Directions:
A) According to the report on Dr. Constantino's Ruane Prize, what sum of money does the prize carry?
B) Proceed with the report on Dr. Constantino's Ruane Prize, picking up after its final sentence.

Document passage:
^^^^
Children's BMH Chief Receives Highest Prize in Child Psychiatry

Staff Report From Georgia CEO

Tuesday, October 29th, 2024

 Children’s Healthcare of Atlanta is excited to announce that John Constantino, MD, Chief, Behavioral and Mental Health, is awarded the Ruane Prize for Outstanding Achievement in Child and Adolescent Psychiatric Research from the Brain & Behavior Research Foundation today. Selected by a scientific council, the award is deemed the highest prize in academic child psychiatry in the country, honoring a scientist for their achievements in brain and behavior research. Dr. Constantino leads efforts at Children’s to change the landscape of behavioral and mental health for Georgia’s children and adolescents amidst a growing pediatric mental health crisis, which was declared a national emergency by the American Academy of Pediatrics in 2021.

“Being selected to join such an extraordinary group of academic behavioral scientists who have received the Ruane Prize is a highlight of my career,” said Dr. Constantino, who is also the Liz and Frank Blake Chair, Children’s Center for Behavioral and Mental Health. “I look forward to a next wave of discovery efforts that will occur here in Georgia and at Children’s Healthcare of Atlanta thanks to the unprecedented investment of our health system in pediatric behavioral and mental health.”

The Ruane prize was initiated in 2000 by philanthropists Joy and William Ruane to recognize important advances in understanding and treatment of early-onset brain and behavior disorders. The prize carries an award of $50,000 and the winner is honored at an annual International Awards Dinner in New York City. The Brain & Behavior Research Foundation is the nation’s top non-governmental funder of mental health research grants, supporting the most innovative ideas in neuroscience and psychiatry.

The event coincides with Dr. Constantino’s most recent publication, “An Architecture for Transformation in Child Mental Health,” an editorial article in JAMA Psychiatry which outlines his roadmap for system transformation in behavioral and mental health currently being implemented at Children’s since his leadership appointment in 2022 as the system’s first Chief of Behavioral and Mental Health. The plan focuses on two main phases: the first establishes a system of care designed to reach tens of thousands of children in Georgia to ensure those at risk for serious adverse mental health outcomes are receiving comprehensive evidence-based intervention. The second is rigorous data collection to assess the cost and impact of this transformed model of care compared to the existing system of care.
^^^^
Supplied entries:

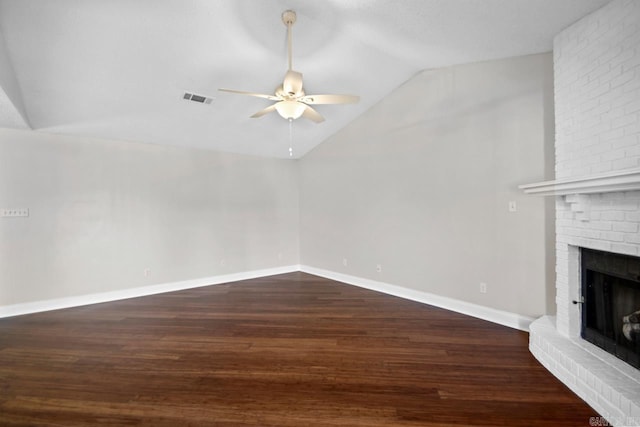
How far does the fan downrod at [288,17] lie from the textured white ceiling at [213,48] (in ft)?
0.16

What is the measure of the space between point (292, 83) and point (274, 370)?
2.41 meters

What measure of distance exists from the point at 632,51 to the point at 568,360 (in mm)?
2150

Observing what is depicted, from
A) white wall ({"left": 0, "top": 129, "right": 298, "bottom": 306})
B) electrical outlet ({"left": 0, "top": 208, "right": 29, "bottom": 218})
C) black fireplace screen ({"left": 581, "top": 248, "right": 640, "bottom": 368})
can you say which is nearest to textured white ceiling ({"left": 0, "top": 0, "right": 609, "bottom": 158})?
white wall ({"left": 0, "top": 129, "right": 298, "bottom": 306})

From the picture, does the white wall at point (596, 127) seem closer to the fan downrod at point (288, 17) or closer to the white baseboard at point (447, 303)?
the white baseboard at point (447, 303)

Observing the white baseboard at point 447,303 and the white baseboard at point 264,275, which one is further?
the white baseboard at point 264,275

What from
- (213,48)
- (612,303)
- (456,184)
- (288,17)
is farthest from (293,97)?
(612,303)

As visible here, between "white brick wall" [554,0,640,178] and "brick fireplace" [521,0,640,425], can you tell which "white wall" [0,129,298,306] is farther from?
"white brick wall" [554,0,640,178]

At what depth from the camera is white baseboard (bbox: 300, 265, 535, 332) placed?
3.04 metres

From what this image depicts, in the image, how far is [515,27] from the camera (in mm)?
2479

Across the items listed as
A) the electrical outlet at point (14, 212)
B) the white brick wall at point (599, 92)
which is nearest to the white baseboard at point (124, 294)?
the electrical outlet at point (14, 212)

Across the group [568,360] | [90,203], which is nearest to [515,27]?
[568,360]

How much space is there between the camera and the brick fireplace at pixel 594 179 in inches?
71.5

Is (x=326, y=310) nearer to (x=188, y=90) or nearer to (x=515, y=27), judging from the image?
(x=188, y=90)

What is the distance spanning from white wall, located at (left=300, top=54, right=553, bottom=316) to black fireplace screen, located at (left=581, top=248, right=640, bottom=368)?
57cm
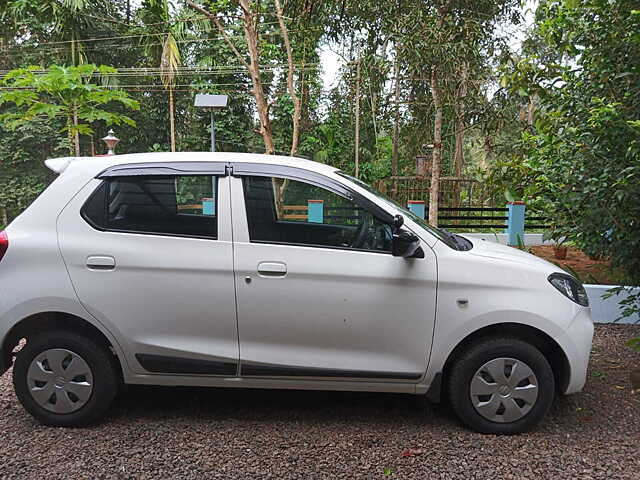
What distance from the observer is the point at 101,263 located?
308cm

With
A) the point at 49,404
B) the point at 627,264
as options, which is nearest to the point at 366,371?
the point at 49,404

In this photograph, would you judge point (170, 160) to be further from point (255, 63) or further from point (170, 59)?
point (170, 59)

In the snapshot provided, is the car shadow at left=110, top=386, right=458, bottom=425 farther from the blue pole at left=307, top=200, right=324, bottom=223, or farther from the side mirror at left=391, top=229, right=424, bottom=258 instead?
the blue pole at left=307, top=200, right=324, bottom=223

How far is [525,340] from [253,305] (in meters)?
1.73

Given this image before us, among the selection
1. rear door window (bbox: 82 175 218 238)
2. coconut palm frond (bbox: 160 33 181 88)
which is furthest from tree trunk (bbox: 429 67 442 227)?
coconut palm frond (bbox: 160 33 181 88)

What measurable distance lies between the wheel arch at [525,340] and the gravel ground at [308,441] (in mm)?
380

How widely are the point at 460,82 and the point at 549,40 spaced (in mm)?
5881

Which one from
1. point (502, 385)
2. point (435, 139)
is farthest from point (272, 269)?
point (435, 139)

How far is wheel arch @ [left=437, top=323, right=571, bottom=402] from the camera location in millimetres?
3143

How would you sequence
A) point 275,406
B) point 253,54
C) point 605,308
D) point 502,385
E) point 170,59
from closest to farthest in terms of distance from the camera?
point 502,385, point 275,406, point 605,308, point 253,54, point 170,59

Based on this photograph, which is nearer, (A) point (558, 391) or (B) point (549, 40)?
(A) point (558, 391)

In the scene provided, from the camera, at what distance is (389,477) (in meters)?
2.71

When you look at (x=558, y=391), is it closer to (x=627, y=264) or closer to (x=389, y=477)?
(x=389, y=477)

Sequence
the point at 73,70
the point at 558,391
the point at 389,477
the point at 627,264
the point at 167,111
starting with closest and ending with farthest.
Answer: the point at 389,477, the point at 558,391, the point at 627,264, the point at 73,70, the point at 167,111
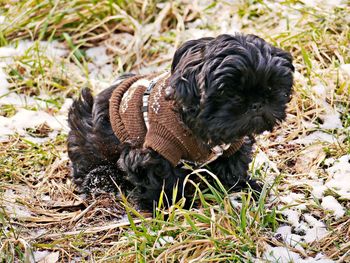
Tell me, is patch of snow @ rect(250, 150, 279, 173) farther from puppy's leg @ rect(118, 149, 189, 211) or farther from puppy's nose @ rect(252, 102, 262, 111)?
puppy's nose @ rect(252, 102, 262, 111)

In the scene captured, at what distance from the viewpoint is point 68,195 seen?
12.7 feet

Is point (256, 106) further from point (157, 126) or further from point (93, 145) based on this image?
point (93, 145)

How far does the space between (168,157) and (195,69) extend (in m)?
0.55

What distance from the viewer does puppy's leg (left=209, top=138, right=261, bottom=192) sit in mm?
3521

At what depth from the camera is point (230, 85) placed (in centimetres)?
283

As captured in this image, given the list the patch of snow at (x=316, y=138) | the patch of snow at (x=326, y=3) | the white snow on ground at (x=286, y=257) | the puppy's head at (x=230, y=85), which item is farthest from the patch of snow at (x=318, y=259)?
the patch of snow at (x=326, y=3)

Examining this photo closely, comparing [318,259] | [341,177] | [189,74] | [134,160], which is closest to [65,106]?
[134,160]

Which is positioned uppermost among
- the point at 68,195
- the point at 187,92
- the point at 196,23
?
the point at 187,92

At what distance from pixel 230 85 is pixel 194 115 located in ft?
0.93

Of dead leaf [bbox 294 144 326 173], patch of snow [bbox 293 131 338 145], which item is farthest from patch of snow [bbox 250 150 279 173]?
patch of snow [bbox 293 131 338 145]

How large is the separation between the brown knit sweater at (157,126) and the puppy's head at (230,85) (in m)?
0.14

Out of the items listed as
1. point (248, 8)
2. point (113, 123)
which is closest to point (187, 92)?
point (113, 123)

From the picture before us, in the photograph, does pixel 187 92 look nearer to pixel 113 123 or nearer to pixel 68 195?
pixel 113 123

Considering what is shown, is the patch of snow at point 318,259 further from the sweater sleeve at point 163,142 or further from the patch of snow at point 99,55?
the patch of snow at point 99,55
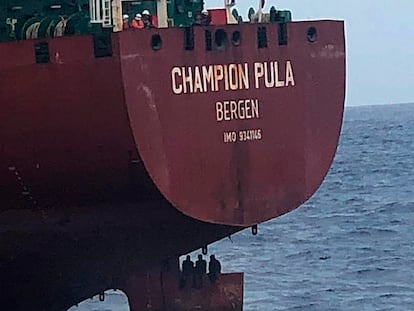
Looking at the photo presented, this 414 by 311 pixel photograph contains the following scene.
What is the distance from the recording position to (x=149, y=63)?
656 inches

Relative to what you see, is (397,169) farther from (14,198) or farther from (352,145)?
(14,198)

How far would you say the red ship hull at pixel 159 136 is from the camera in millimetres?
16672

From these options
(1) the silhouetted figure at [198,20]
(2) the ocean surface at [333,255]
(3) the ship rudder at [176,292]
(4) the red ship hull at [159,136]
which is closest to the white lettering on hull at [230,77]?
(4) the red ship hull at [159,136]

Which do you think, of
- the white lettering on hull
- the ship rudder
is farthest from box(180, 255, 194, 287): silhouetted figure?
the white lettering on hull

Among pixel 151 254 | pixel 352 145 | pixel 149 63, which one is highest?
pixel 149 63

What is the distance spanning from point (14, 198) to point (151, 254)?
230 cm

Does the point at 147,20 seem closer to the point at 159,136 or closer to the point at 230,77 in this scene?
the point at 230,77

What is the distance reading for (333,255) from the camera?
32719mm

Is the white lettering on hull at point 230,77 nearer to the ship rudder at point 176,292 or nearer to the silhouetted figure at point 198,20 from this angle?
the silhouetted figure at point 198,20

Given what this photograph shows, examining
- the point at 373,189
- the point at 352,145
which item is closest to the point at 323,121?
the point at 373,189

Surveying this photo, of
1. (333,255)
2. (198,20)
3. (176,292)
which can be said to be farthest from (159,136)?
(333,255)

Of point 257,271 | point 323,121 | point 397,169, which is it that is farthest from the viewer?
point 397,169

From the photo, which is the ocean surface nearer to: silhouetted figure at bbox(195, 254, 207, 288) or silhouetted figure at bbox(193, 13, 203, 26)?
silhouetted figure at bbox(195, 254, 207, 288)

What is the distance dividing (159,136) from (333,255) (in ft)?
54.1
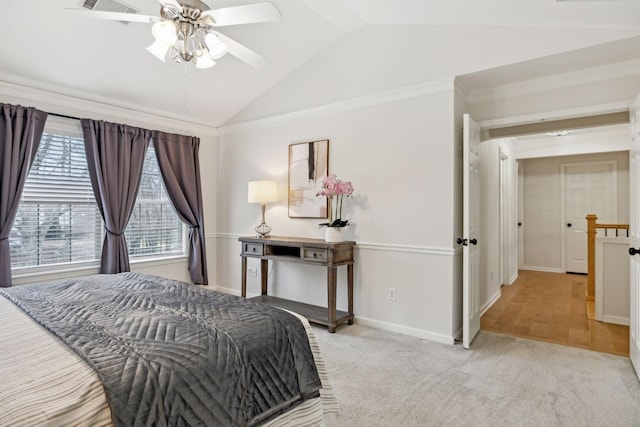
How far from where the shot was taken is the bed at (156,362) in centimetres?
98

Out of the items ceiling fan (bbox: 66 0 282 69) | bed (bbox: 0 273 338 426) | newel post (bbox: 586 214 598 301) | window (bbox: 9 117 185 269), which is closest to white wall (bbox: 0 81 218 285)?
window (bbox: 9 117 185 269)

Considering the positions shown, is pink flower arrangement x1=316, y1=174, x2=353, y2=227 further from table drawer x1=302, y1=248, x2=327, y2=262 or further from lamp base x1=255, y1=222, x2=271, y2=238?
lamp base x1=255, y1=222, x2=271, y2=238

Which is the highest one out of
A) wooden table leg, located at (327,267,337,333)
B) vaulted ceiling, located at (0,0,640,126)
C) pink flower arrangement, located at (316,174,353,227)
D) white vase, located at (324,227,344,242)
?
vaulted ceiling, located at (0,0,640,126)

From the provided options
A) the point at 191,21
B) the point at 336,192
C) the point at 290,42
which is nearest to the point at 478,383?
the point at 336,192

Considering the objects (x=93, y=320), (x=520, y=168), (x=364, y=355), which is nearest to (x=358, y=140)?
(x=364, y=355)

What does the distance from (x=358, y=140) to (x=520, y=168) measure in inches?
198

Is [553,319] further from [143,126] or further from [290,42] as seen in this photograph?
[143,126]

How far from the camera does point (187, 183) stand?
444cm

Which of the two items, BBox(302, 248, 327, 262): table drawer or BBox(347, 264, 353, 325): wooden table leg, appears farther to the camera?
BBox(347, 264, 353, 325): wooden table leg

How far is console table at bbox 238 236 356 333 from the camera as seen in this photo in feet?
10.9

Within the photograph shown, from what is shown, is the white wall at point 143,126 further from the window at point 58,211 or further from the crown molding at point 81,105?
the window at point 58,211

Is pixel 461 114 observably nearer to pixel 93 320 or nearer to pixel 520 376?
pixel 520 376

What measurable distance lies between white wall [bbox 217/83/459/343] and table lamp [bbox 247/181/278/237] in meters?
0.22

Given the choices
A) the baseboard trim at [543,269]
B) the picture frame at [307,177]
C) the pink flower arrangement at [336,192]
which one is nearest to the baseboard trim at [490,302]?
the pink flower arrangement at [336,192]
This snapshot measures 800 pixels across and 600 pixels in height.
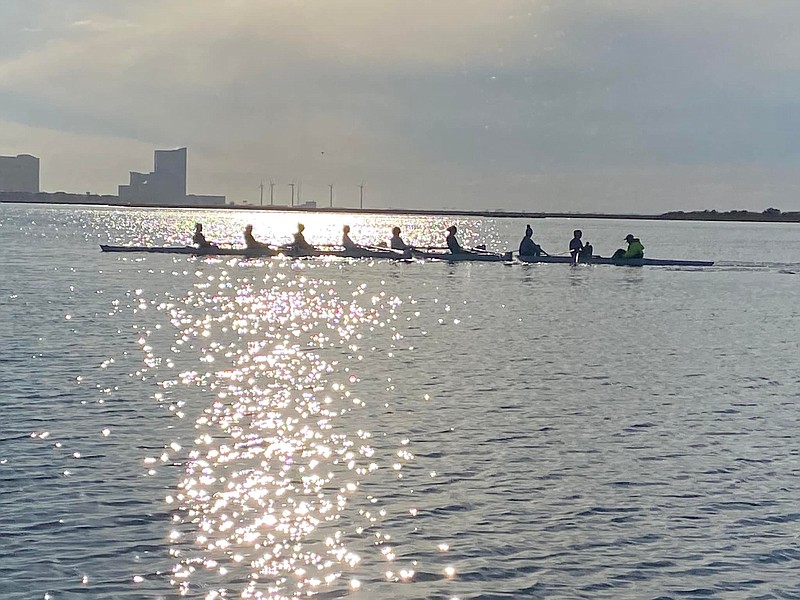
^^^^
Responses:
A) The prize carries an award of $50,000.

B)
Dr. Constantino’s significant scientific contributions leading to this award include critical advances in understanding and improving disorders of social development, including autism and long-term consequences of adverse early life experience. One study, published in the Archives of General Psychiatry in 2003 with his mentor, the late Dr. Richard Todd of Washington University in St. Louis, first established that autism is more accurately understood along a spectrum of variation in social behavior using the Social Responsiveness Scale that he and his team developed, as a clinical, educational and research standard for the evaluation autism and related disorders. Another study was published in Nature in 2017 tracing early predictors of family recurrence of autism—discovered at Marcus Autism Center by Ami Klin, PhD, and Warren Jones, PhD—to strong effects of genetic factors responsible for young children’s visual engagement in early social experience. In a landmark article published in Pediatrics in 2020, again with Dr. Ami Klin and Cheryl Klaiman, PhD, of Marcus Autism Center, Dr. Constantino and his colleagues showed serious racial disparities in the long-term outcomes of black Americans with autism were associated with systemic barriers to accessing developmental and educational services in early childhood. In 2023, Dr. Constantino published 10-year outcomes of the largest-reported group of young U.S. foster children to receive two-generation psychiatric support upon reunification with their birth families. The results, reported in the journal Pediatrics, revealed dramatic reductions in the recurrence of child maltreatment in comparison to usual care over the years following reunification with their families.

Under his leadership, these and other advances of the last three decades of discovery in child mental health are being incorporated into the new model of care within the Center for Behavioral and Mental Health at Children’s. Dr. Constantino also holds a faculty appointment with the Emory University School of Medicine as a Professor in the Departments of Psychiatry and Behavioral Sciences, Pediatrics, and Genetics. Ami Klin, PhD, Director of the Marcus Autism Center, is a former recipient of the Ruane Prize.